I believe that the foundation of one’s being comes from the family. I am still single and I never felt alone because my sisters, nieces, nephews and even grandchildren are always around me. Even when I am alone, I feel brave and excited to just travel and do what I want because I know they are always there waiting for me to come home.
It is a blessing. And truly, answering this questionnaire has allowed me to reflect inwardly on what is important in my life. Thank you for this opportunity.
What is one thing you most often advise your female mentees about work or life?

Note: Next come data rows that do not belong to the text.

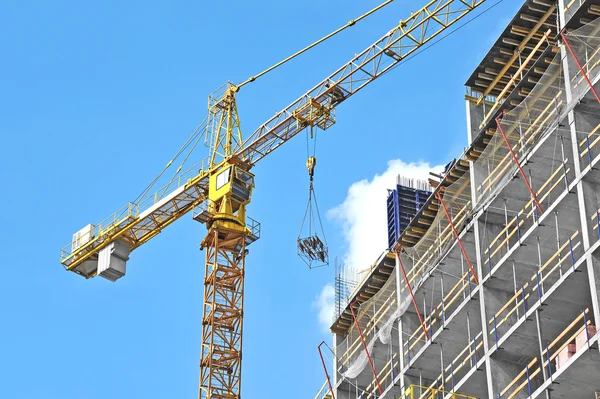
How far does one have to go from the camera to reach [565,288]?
44.5 metres

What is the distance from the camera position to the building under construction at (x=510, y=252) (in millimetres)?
44875

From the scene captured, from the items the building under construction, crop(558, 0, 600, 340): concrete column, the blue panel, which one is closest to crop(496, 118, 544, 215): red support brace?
the building under construction

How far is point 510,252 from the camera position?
159 feet

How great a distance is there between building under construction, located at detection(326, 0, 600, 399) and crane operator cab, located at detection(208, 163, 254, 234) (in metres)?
25.6

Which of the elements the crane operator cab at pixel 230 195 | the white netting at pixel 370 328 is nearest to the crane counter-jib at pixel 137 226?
the crane operator cab at pixel 230 195

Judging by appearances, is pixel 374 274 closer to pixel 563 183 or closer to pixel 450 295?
pixel 450 295

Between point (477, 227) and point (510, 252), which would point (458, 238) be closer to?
point (477, 227)

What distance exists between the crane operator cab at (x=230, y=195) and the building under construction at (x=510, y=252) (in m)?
25.6

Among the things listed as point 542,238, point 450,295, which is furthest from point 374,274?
point 542,238

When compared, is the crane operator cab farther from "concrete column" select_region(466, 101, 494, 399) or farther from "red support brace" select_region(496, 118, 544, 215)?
Result: "red support brace" select_region(496, 118, 544, 215)

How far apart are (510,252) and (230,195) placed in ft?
130

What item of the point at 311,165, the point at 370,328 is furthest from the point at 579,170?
the point at 311,165

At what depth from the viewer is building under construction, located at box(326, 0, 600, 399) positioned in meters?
44.9

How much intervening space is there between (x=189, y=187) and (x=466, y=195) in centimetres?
3590
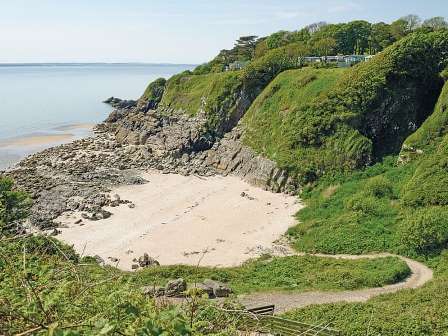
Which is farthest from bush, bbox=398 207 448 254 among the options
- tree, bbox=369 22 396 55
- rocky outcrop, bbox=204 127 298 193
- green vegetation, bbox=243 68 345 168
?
tree, bbox=369 22 396 55

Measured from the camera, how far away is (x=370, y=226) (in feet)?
115

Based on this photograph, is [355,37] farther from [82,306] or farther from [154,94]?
[82,306]

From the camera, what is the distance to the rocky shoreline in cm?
4869

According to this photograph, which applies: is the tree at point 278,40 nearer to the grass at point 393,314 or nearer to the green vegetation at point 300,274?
the green vegetation at point 300,274

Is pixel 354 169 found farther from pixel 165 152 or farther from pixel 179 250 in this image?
pixel 165 152

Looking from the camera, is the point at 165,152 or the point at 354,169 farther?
the point at 165,152

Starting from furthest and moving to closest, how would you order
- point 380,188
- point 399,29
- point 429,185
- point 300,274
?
point 399,29
point 380,188
point 429,185
point 300,274

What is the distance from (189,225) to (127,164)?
2390 cm

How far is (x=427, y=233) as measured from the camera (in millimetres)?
30484

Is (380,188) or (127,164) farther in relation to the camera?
(127,164)

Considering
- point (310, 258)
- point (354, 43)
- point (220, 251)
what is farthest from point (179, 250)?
point (354, 43)

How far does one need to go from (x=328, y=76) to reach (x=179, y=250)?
3346cm

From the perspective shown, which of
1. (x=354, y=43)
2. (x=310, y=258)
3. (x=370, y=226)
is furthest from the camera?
(x=354, y=43)

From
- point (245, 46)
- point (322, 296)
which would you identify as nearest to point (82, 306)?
point (322, 296)
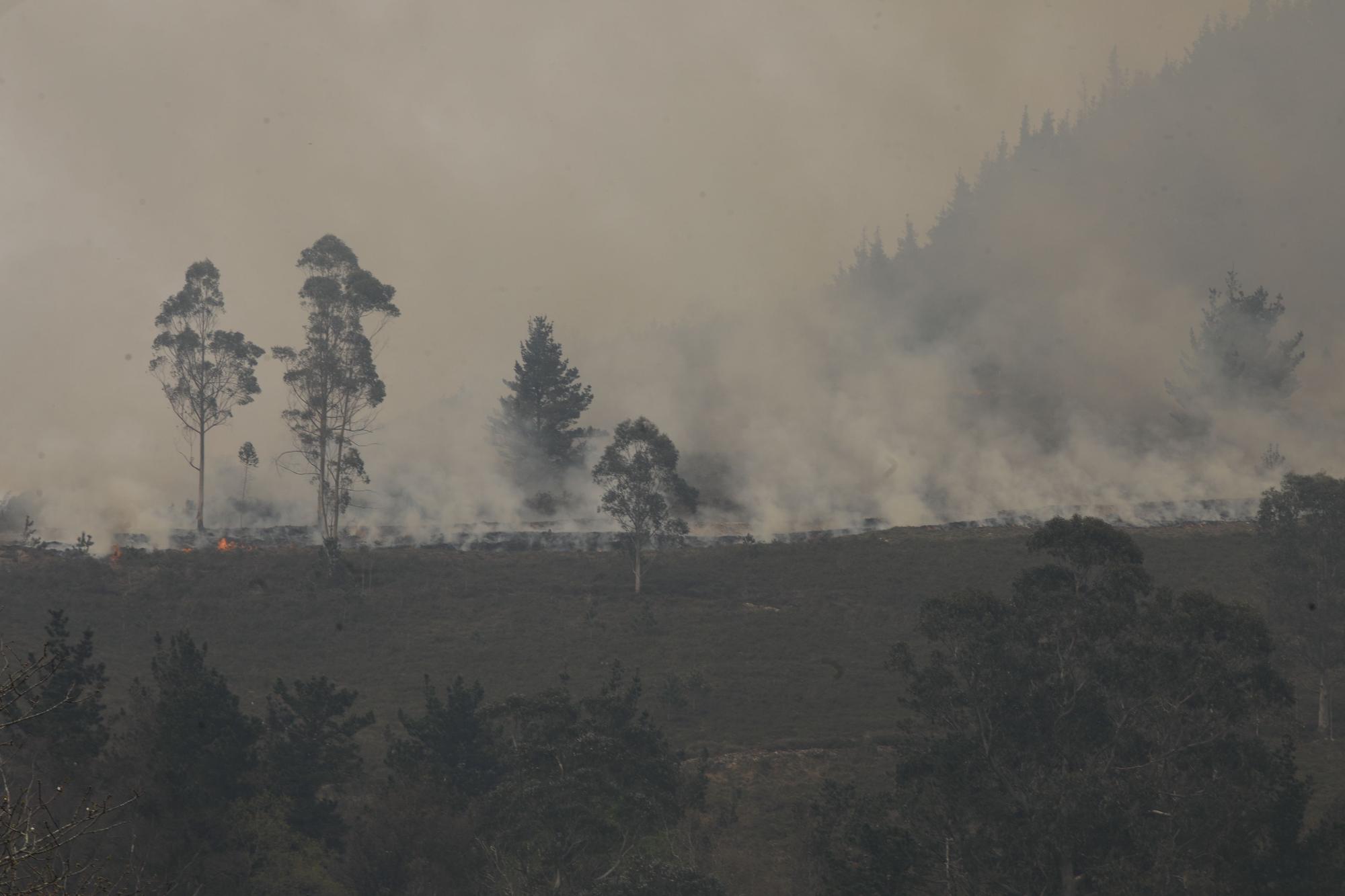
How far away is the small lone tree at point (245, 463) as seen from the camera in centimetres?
8444

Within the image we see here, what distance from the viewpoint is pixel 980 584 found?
7006 centimetres

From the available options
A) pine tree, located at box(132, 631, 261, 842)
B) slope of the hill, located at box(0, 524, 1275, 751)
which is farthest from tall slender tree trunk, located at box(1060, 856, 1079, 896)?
pine tree, located at box(132, 631, 261, 842)

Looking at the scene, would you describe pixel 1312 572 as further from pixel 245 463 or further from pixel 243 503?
pixel 243 503

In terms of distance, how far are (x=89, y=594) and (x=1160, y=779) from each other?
59136 millimetres

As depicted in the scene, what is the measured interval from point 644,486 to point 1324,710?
4170 centimetres

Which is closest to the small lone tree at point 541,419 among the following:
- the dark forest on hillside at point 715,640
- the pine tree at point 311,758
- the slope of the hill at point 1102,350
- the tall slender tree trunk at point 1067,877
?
the dark forest on hillside at point 715,640

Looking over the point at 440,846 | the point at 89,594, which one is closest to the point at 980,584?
the point at 440,846

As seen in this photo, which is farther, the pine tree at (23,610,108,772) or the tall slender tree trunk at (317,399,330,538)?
the tall slender tree trunk at (317,399,330,538)

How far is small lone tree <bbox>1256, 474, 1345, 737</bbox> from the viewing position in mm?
52312

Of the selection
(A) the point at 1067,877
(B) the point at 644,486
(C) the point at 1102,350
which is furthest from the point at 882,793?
(C) the point at 1102,350

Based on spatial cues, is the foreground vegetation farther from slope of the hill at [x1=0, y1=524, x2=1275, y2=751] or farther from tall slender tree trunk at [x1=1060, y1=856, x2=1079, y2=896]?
tall slender tree trunk at [x1=1060, y1=856, x2=1079, y2=896]

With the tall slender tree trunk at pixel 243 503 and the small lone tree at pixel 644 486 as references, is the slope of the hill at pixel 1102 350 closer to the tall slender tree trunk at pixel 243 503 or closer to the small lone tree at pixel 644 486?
the small lone tree at pixel 644 486

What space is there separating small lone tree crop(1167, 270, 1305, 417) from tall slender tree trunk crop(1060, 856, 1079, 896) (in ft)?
322

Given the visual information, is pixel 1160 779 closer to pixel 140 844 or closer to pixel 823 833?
pixel 823 833
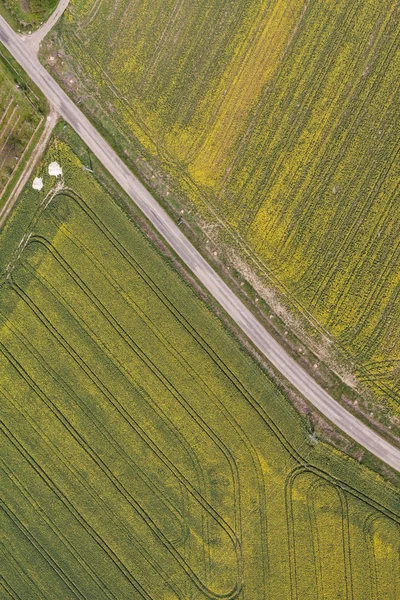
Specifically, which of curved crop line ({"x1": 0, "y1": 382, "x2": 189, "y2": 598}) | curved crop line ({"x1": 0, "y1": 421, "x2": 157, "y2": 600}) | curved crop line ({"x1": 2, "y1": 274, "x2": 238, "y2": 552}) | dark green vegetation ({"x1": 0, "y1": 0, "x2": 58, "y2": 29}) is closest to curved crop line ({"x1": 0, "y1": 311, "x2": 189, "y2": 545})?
curved crop line ({"x1": 2, "y1": 274, "x2": 238, "y2": 552})

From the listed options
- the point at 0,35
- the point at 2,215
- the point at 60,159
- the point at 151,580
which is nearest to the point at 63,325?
the point at 2,215

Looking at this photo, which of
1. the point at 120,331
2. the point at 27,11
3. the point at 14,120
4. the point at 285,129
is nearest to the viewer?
the point at 285,129

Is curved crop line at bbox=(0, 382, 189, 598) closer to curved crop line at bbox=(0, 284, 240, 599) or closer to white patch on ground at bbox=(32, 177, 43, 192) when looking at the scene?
curved crop line at bbox=(0, 284, 240, 599)

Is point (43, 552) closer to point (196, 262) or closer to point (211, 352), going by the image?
point (211, 352)

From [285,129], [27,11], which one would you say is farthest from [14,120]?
[285,129]

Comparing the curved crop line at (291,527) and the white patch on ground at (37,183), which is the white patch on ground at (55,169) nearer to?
the white patch on ground at (37,183)

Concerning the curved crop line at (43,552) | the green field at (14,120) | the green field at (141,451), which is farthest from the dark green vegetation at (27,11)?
the curved crop line at (43,552)
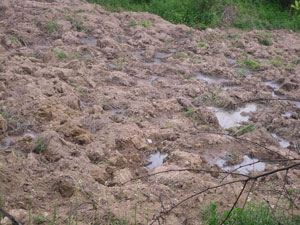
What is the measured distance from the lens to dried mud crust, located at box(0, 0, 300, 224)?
3.78m

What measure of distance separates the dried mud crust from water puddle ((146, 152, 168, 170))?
94 mm

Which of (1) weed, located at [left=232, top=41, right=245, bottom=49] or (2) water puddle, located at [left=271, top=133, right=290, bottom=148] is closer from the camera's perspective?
(2) water puddle, located at [left=271, top=133, right=290, bottom=148]

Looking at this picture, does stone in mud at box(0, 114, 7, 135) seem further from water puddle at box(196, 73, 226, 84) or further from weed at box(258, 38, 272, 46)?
weed at box(258, 38, 272, 46)

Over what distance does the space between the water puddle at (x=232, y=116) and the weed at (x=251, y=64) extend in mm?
2339

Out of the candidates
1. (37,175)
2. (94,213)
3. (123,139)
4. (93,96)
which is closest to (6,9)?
(93,96)

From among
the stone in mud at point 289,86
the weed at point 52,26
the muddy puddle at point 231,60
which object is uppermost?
the weed at point 52,26

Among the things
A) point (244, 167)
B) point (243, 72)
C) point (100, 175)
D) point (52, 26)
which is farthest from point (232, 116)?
point (52, 26)

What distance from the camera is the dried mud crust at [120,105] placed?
12.4 ft

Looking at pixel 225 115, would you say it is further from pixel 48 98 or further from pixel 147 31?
pixel 147 31

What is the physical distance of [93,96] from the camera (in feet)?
20.9

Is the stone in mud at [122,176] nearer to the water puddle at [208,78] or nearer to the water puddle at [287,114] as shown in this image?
the water puddle at [287,114]

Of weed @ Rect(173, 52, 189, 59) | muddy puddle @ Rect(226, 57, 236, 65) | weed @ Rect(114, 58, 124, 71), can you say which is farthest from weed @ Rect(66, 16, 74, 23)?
muddy puddle @ Rect(226, 57, 236, 65)

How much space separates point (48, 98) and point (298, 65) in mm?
6802

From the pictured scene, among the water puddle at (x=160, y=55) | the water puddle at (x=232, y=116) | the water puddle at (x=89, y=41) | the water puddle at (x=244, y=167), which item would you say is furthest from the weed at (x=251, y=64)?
the water puddle at (x=244, y=167)
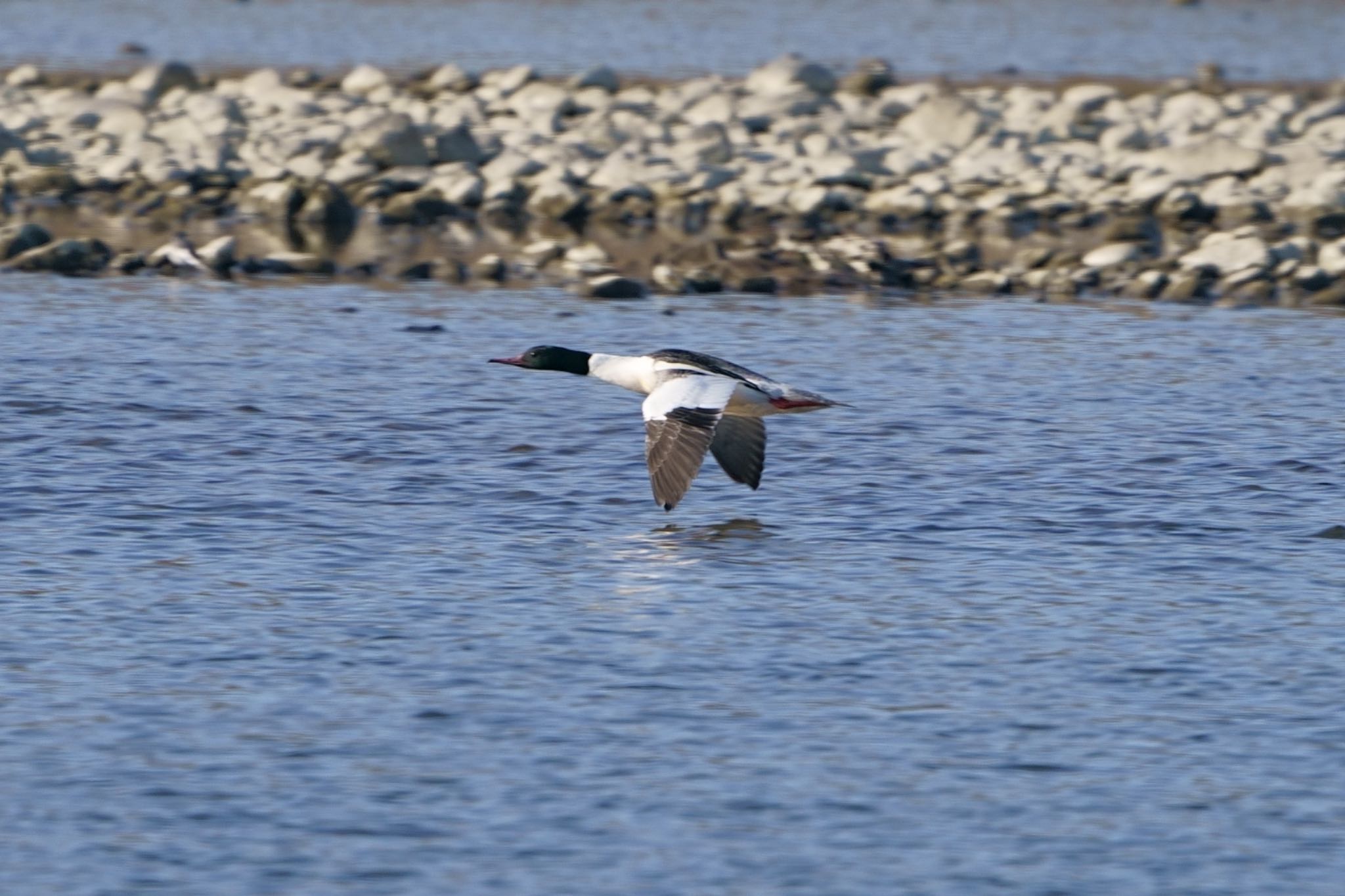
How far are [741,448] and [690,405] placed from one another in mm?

I always advise my students to "follow your road, or you’ll never know, never know" of course, I didn’t make that up, it is a line from a Pauline Wilson song when she was with Seawind…and I love that simple message. We always plan for our lives and yet when we are so controlled by these plans, we miss out on the natural course of life- the surprises, twists and turns that life has in store. It is obvious that I am really not a planner but I often tell myself, I am so fortunate that my life turned out the way I really would have wanted it to be. Fortunate and blessed is one main factor but another one is that my heart and soul know clearly what I want and without me even planning, that is the road that I take. I follow the doors and windows that open up before me and make choices that truly reflect what my heart feels. My mind tells me what is right and wrong but my heart tells me what will bring great joy when I make my decision.
I tell my mentees not to feel desperate when they seem not to find their direction because surely there is one, and that will be unraveled by the road they are in now. I liken this to a climb up a mountain. Knowing there is a summit and wanting to reach that is more than enough. The road will reveal itself. The trails of your life are sometimes not yet formed but they become clear as you walk through it. What is important is that you have a dream, you have a goal. The rest of life follows. Have a good heart and do good at all times, then you will see that all that you ever want is already there. I always tell the young not to worry if they seem far from the dreams that they have. With hard work and perseverance, it will be there. Surely, it will be there, like the summit, waiting for them to reach.